DIRECTIONS FOR THIS TASK: Begin at the top of the following data. Copy each line exactly until you have copied the line containing "California, site 2006663_sa-32379a, 2023-07-09T09:53:40, 3-frame".

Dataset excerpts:
○ ○ ○ ○ ○

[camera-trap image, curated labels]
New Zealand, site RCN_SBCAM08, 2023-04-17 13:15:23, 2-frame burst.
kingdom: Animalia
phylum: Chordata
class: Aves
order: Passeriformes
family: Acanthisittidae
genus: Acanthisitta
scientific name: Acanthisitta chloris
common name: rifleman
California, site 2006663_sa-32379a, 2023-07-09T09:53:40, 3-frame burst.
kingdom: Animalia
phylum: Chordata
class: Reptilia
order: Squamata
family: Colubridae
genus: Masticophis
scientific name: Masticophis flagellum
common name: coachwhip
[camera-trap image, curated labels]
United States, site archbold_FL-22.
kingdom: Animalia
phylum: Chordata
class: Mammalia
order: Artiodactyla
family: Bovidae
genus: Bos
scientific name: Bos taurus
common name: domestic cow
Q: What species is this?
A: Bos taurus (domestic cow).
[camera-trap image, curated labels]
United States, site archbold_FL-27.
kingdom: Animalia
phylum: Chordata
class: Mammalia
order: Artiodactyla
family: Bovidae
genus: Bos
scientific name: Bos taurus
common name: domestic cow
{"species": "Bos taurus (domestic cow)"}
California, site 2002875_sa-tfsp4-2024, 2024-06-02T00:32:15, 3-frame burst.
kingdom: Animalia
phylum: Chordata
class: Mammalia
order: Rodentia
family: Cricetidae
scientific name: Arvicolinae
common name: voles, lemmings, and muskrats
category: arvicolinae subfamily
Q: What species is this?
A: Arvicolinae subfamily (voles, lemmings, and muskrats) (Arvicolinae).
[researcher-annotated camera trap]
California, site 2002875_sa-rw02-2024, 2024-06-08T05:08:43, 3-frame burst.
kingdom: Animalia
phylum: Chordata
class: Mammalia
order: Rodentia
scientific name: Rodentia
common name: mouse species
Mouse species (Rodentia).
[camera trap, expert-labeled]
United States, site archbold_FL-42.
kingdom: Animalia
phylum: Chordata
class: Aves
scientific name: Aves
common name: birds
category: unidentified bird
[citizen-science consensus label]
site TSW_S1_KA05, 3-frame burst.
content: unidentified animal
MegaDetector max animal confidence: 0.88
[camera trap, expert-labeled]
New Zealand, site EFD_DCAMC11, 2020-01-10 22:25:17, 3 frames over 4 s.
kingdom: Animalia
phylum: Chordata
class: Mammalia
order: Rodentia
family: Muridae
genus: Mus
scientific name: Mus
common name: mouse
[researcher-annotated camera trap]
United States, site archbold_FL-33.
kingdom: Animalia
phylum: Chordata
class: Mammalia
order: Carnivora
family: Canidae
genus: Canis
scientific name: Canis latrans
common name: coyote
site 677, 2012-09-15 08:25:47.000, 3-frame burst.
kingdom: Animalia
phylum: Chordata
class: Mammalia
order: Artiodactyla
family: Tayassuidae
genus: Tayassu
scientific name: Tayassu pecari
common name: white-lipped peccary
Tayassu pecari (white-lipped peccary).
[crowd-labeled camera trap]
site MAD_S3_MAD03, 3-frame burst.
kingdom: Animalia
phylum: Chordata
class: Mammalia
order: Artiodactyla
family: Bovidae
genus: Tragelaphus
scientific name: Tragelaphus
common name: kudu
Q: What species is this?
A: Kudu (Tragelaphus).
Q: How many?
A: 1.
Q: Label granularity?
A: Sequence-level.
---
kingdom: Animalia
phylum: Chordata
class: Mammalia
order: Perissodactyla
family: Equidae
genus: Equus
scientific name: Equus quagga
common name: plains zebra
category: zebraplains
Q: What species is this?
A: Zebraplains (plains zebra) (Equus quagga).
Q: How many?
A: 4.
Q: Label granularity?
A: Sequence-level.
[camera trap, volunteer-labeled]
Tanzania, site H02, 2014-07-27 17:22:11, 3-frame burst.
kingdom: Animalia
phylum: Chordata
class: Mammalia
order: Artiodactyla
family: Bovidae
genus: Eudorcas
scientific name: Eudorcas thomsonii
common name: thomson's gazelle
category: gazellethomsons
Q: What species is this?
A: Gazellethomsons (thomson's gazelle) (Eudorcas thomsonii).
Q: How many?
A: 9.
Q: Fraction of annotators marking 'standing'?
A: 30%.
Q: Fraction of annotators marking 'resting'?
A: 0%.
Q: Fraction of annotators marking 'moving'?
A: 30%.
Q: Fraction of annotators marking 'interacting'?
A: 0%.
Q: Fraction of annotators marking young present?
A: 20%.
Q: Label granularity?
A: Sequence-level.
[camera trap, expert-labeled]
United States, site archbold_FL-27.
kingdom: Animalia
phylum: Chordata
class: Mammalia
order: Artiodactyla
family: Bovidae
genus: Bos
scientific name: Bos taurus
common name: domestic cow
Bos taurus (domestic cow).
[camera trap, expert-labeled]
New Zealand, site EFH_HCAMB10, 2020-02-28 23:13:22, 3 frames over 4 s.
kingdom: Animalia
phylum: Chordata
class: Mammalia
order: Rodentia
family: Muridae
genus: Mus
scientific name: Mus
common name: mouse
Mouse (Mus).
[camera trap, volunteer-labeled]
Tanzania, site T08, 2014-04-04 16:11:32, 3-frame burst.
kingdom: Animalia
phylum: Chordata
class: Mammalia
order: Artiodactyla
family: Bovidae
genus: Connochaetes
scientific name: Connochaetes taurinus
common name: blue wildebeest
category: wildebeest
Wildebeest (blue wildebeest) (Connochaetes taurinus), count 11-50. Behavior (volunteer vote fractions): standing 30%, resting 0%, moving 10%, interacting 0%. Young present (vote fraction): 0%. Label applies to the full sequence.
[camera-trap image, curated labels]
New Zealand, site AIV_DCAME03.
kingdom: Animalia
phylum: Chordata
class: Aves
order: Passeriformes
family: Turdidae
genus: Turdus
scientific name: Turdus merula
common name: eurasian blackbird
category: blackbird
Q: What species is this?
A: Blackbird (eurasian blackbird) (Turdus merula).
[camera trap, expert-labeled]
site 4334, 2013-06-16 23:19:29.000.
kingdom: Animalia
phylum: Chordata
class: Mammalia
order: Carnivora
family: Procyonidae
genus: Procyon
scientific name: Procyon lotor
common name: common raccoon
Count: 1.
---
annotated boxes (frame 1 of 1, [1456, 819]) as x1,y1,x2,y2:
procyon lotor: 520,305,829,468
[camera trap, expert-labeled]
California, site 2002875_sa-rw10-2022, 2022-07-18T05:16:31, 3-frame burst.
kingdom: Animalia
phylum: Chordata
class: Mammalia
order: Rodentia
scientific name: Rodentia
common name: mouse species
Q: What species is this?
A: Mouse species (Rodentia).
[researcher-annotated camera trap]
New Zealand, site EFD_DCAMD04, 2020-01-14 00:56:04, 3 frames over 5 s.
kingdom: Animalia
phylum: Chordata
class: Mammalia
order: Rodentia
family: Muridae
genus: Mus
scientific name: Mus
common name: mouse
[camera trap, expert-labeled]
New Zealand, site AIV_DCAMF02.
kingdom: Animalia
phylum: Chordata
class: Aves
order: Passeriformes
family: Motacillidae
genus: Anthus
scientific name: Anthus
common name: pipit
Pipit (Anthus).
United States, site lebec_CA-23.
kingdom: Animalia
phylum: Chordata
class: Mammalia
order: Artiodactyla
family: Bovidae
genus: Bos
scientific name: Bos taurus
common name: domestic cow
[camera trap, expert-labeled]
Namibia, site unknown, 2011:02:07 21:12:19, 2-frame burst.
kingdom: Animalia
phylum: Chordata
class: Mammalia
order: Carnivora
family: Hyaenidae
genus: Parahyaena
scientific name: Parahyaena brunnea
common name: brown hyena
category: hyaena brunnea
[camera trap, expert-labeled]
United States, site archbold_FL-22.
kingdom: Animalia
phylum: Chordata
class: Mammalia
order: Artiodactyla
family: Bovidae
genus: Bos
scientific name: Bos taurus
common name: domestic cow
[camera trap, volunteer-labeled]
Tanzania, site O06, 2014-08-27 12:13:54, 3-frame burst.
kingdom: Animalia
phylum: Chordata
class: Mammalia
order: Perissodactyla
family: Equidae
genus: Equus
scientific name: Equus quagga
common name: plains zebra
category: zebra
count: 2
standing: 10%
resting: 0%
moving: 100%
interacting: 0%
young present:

○ ○ ○ ○ ○

RESPONSE FOR THIS EXERCISE:
[camera-trap image, curated labels]
New Zealand, site RCN_SBCAM08, 2023-04-17 13:15:23, 2-frame burst.
kingdom: Animalia
phylum: Chordata
class: Aves
order: Passeriformes
family: Acanthisittidae
genus: Acanthisitta
scientific name: Acanthisitta chloris
common name: rifleman
California, site 2006663_sa-32379a, 2023-07-09T09:53:40, 3-frame burst.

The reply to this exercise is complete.